Coworkers sometimes gossip to me about another coworker who is not properly following Japanese etiquette or is “breaking the social atmosphere”. Their opinions of these teachers are made very obvious to me.

During these gossip session, I often have to keep myself from exploding, “WHO CARES?!”. Who cares if a teacher slipped and said “maybe” in his answer to a student rather than being unmovingly certain in his answer. Who cares if a teacher’s blazer button is unbuttoned. Who cares if a teacher is wearing a gray suit and a purple tie instead of a black suit, white shirt, and black tie.

I try my best to fit into Japanese culture because I want to be generally liked, I want to have friends, and I want to have good relationships at work, but it can be exhausting.
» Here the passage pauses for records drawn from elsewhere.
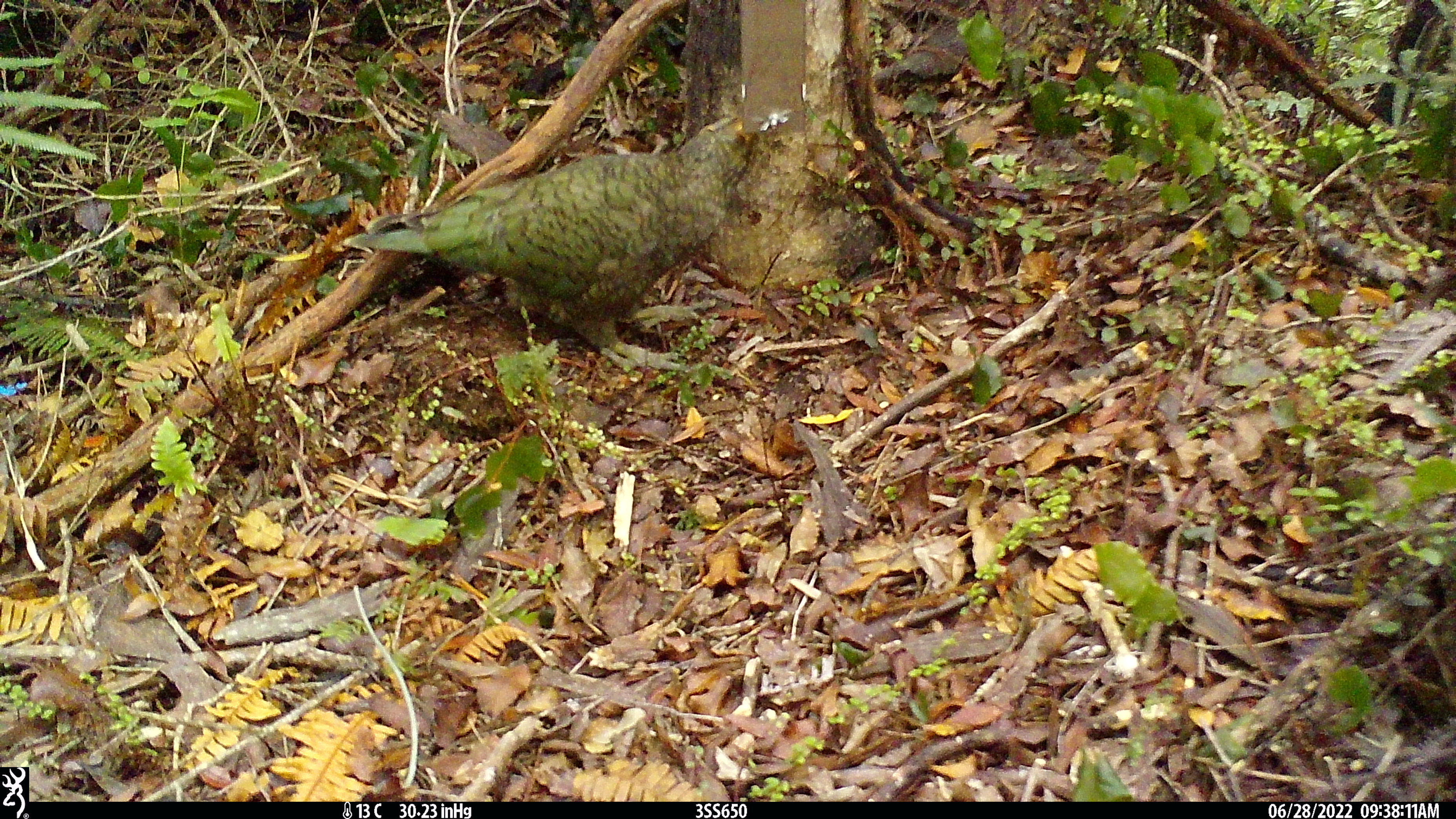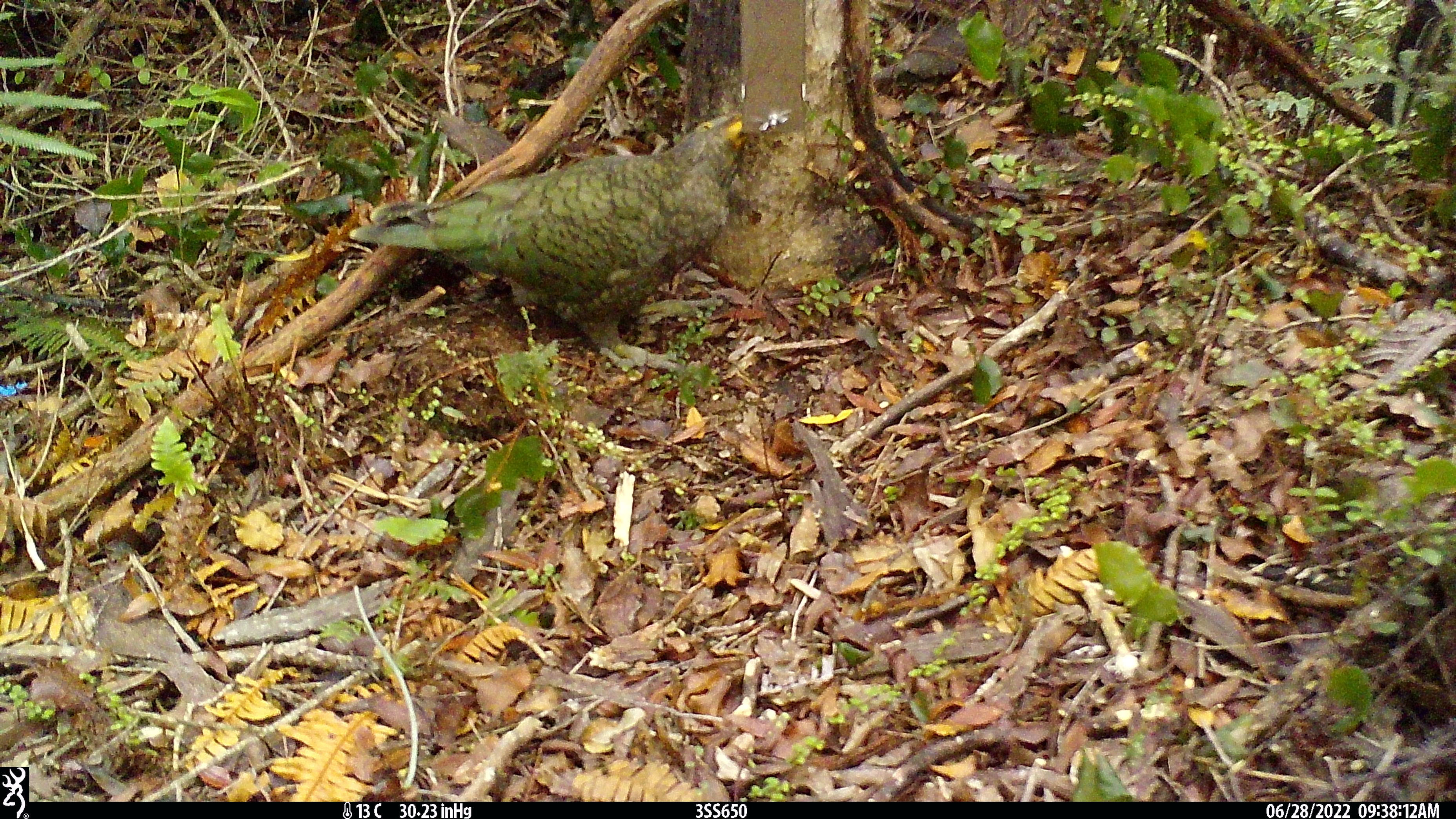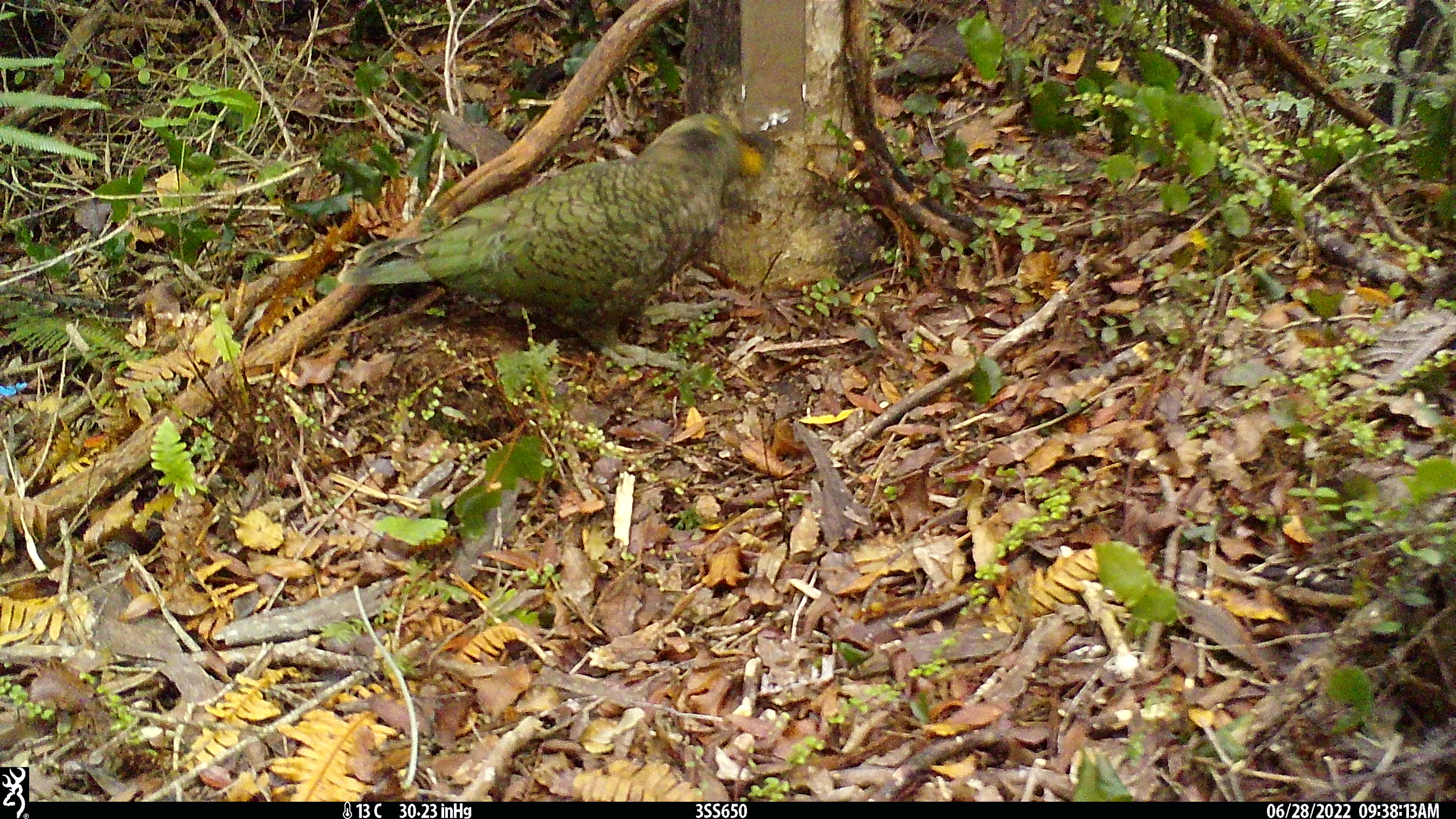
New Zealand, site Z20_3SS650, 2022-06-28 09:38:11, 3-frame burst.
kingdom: Animalia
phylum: Chordata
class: Aves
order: Psittaciformes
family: Strigopidae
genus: Nestor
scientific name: Nestor notabilis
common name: kea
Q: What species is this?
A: Kea (Nestor notabilis).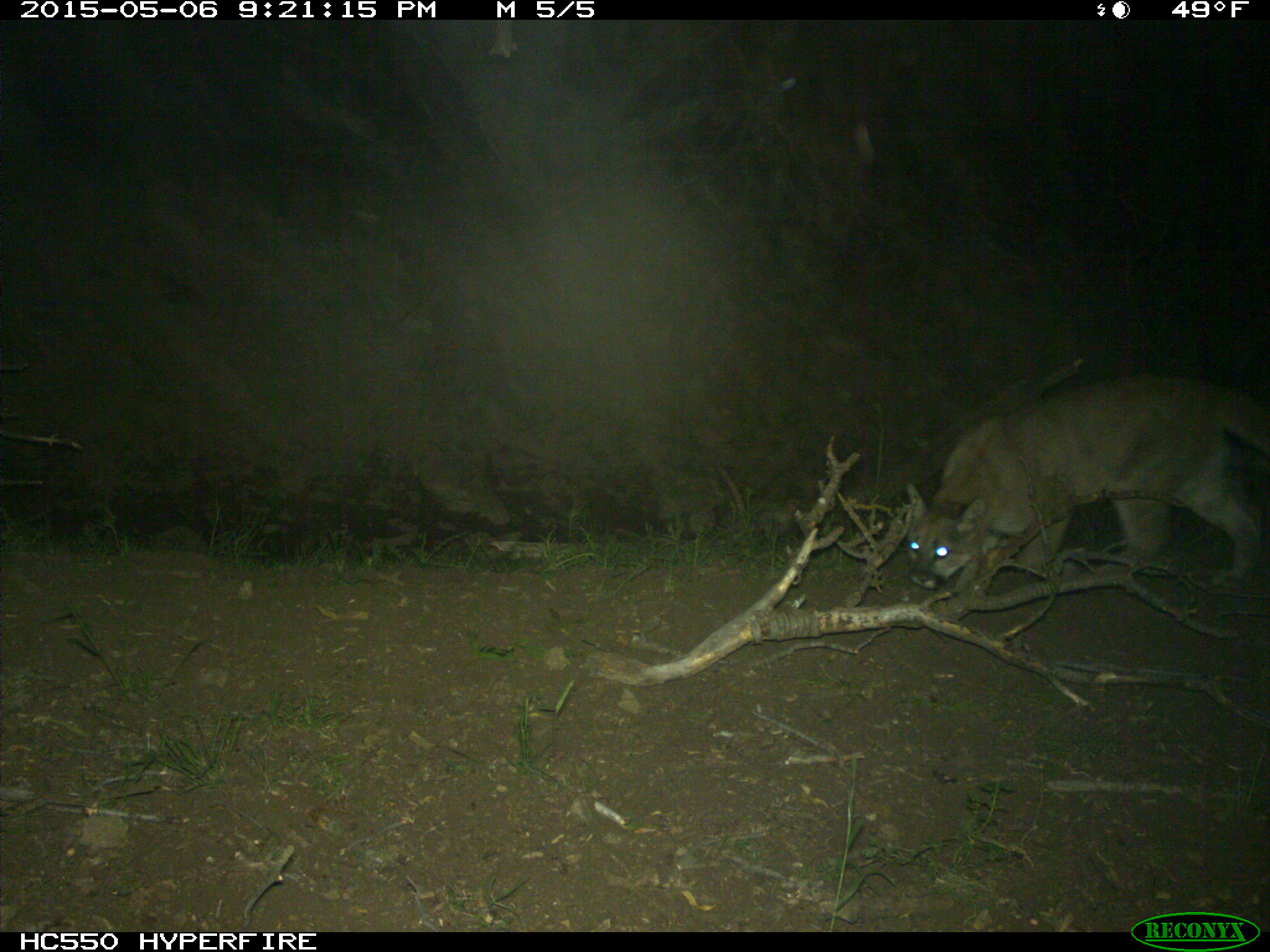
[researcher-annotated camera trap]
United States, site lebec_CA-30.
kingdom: Animalia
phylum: Chordata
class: Mammalia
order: Carnivora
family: Felidae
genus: Puma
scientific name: Puma concolor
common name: mountain lion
Puma concolor (mountain lion).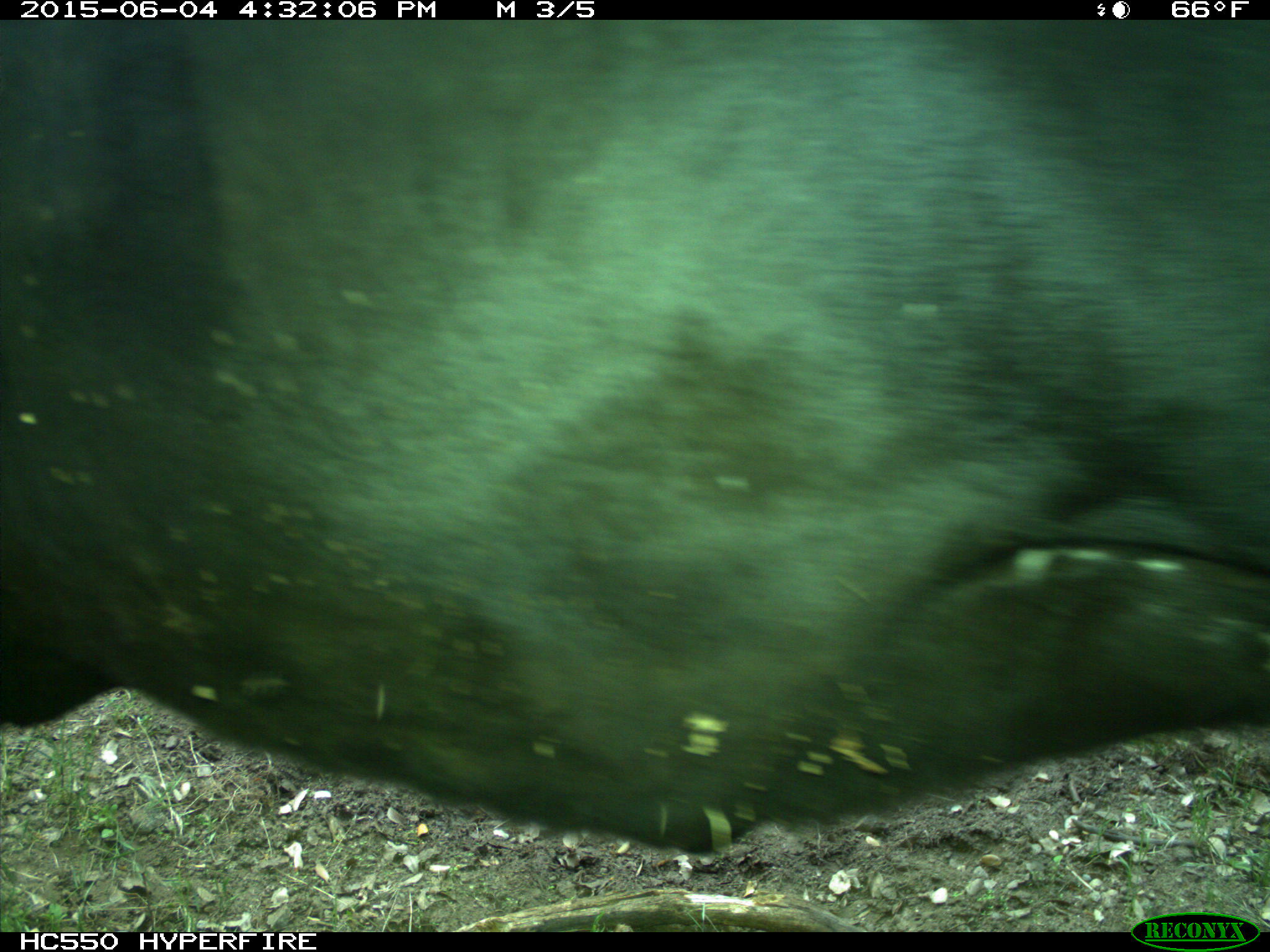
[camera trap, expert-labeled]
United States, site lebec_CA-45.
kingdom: Animalia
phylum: Chordata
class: Mammalia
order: Artiodactyla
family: Bovidae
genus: Bos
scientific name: Bos taurus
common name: domestic cow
Bos taurus (domestic cow).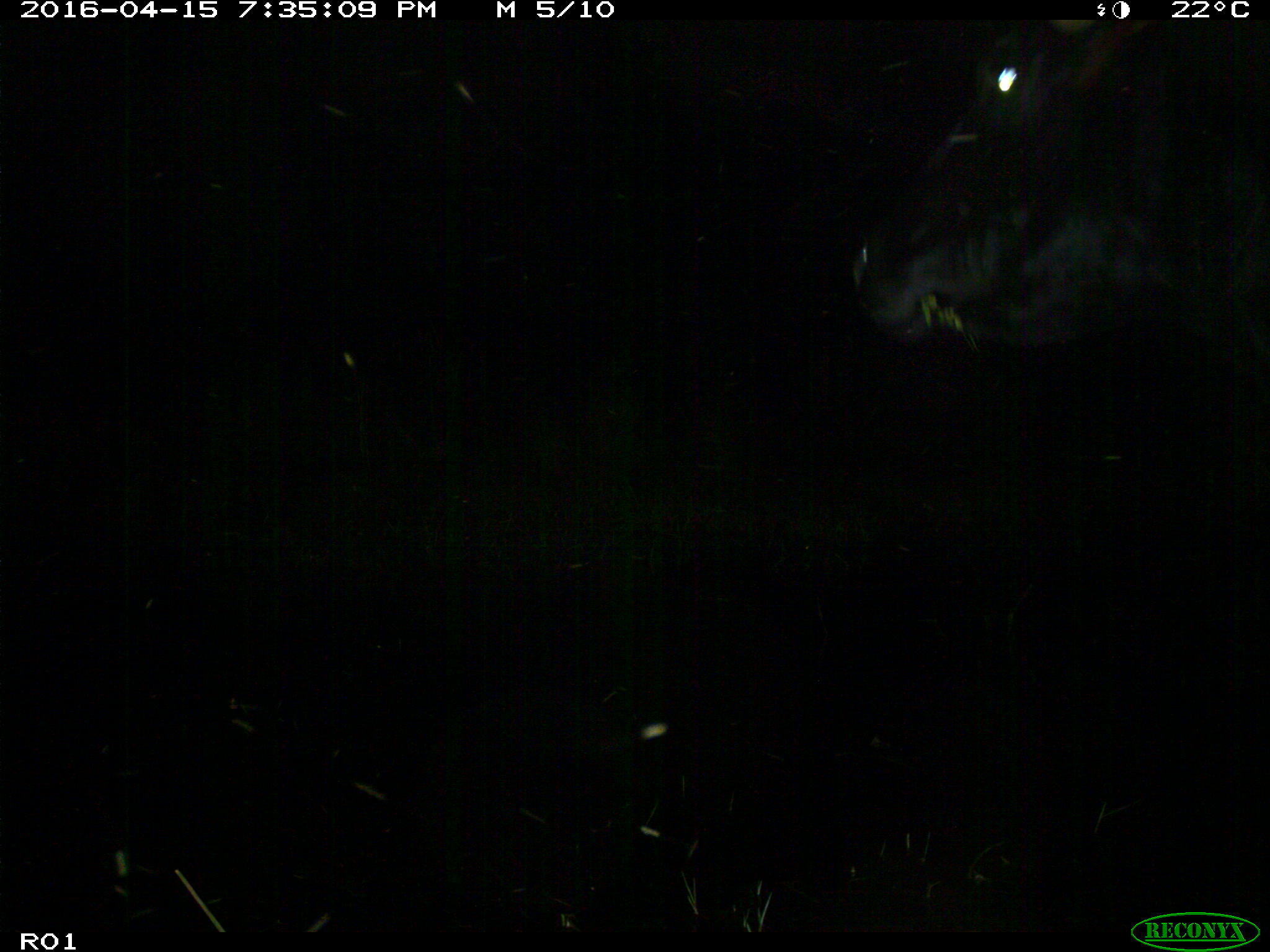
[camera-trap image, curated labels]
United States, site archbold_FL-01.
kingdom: Animalia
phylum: Chordata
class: Mammalia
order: Artiodactyla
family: Bovidae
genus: Bos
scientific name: Bos taurus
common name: domestic cow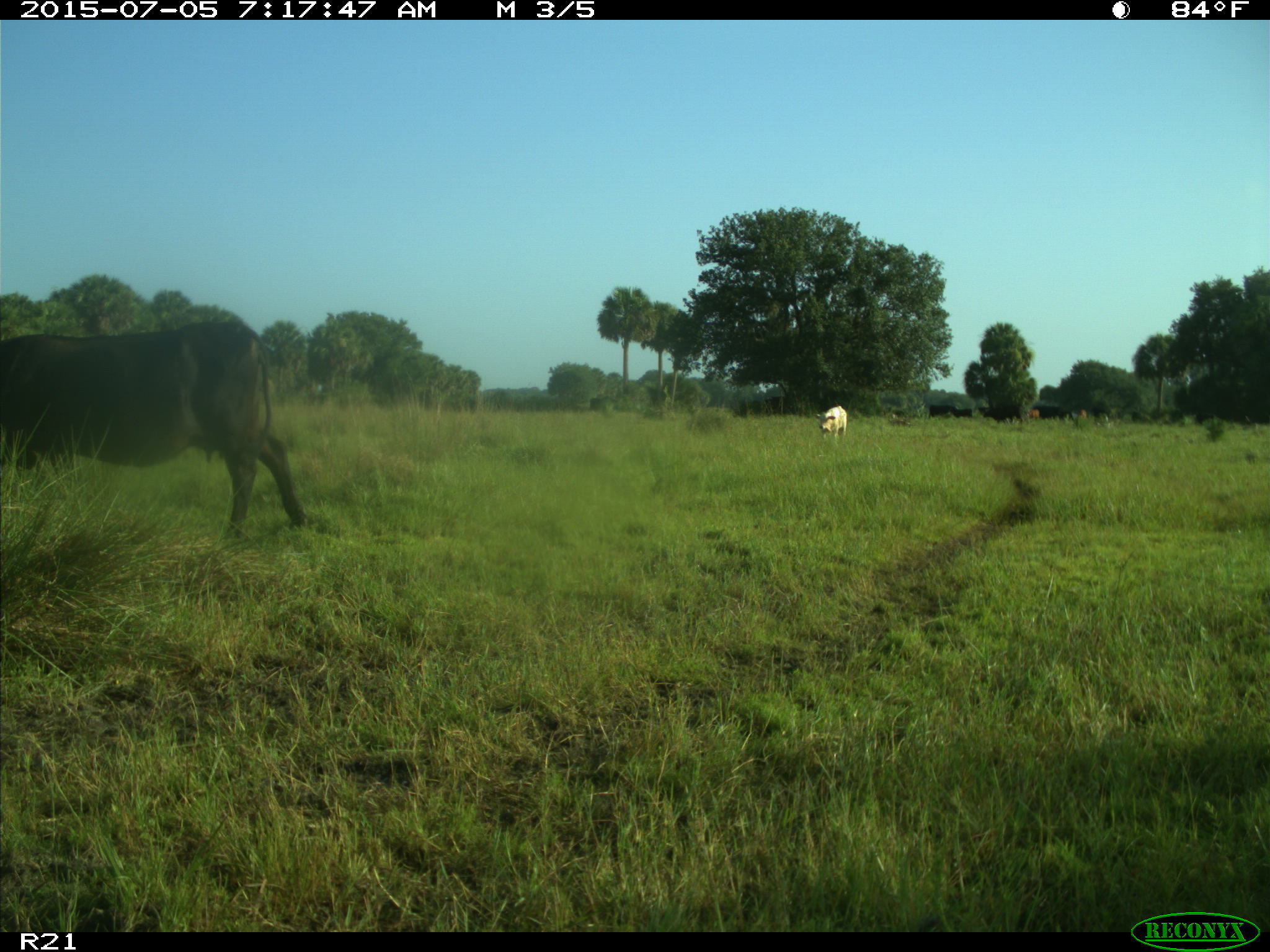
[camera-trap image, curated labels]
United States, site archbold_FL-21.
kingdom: Animalia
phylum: Chordata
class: Mammalia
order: Artiodactyla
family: Bovidae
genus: Bos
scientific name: Bos taurus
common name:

In Japan, they have a a proverb that goes: deru kugi wa uteraru. Literally: “the nail that sticks out gets hammered down”.

Sometimes I wonder who I really am on the inside when I’m being as rigidly polite to friends as I must be to strangers and superiors and when I dress in mute colors, plaid skirts, and panty hose so that I can be respected and not looked down upon. Sometimes I worry that I’ll lose the part of myself that is stubborn when I passionately believe in something (like social justice issues) or that seeks better solutions to areas that need improvement (instead of following set systems for the sake of tradition).

I admit--there are a few rules that I knowingly break on a daily basis. I actually keep all of my piercings in at work (two cartilage piercings, five lobe piercings, a nose piercing, and the occasional ear cuff). My hair has a few bleached streaks. More often than not, I don’t bother to cover my tattoo at onsen (hot springs where you bathe publicly in the full nude) even though tattoos are extremely taboo.

These acts of rebellion may seem small, but they feel really big because it’s a loud message to others upon our first meeting and during every interaction that I am not Japanese (nor do I want to be). When Japanese people meet me, perhaps they thing “this girl is rude”, “this girl would be rude for a Japanese person, but she’s not Japanese”, or maybe they think nothing at all. I don’t know.

Should I care?

And then of course, there are all the social rules that I probably break on a daily basis without my knowing. I don’t know what I’m doing wrong until someone points it out to me. Just to make things a little more complicated, I sometimes go on for months committing some social wrong without being corrected because 1) in Japanese culture, one must remain non-confrontational and 2) when you’re “in the smoke” of your own culture, it’s difficult to discern when someone is committing some social faux pas naïvely or if that person really is thoughtless and rude.

A few social rules that I have learned include: no talking on your phone on the bus, no talking above a whisper on the train, no public displays of affection with your significant other, no eating while walking about in the streets, do not rub your chopsticks together to get rid of splinters, do not take a sip of your drink before the toast, lower your gaze to the ground when bowing to another person…

Overall, I find Japanese culture to be fascinating for its stark difference from what I’m accustomed to. My life here has been both comfortable and adventurous. I’m outside of my comfort zone every day as soon as I step over the threshold of my apartment. I’m constantly under the microscope but, more often than not, locked outside of society due to my lack of fluency in both the language and the culture.

Such is the nitty gritty of traveling. It’s not always flashy lights, beaches, and delicious foreign food. It’s having to figure out how to get along people of all kinds, too.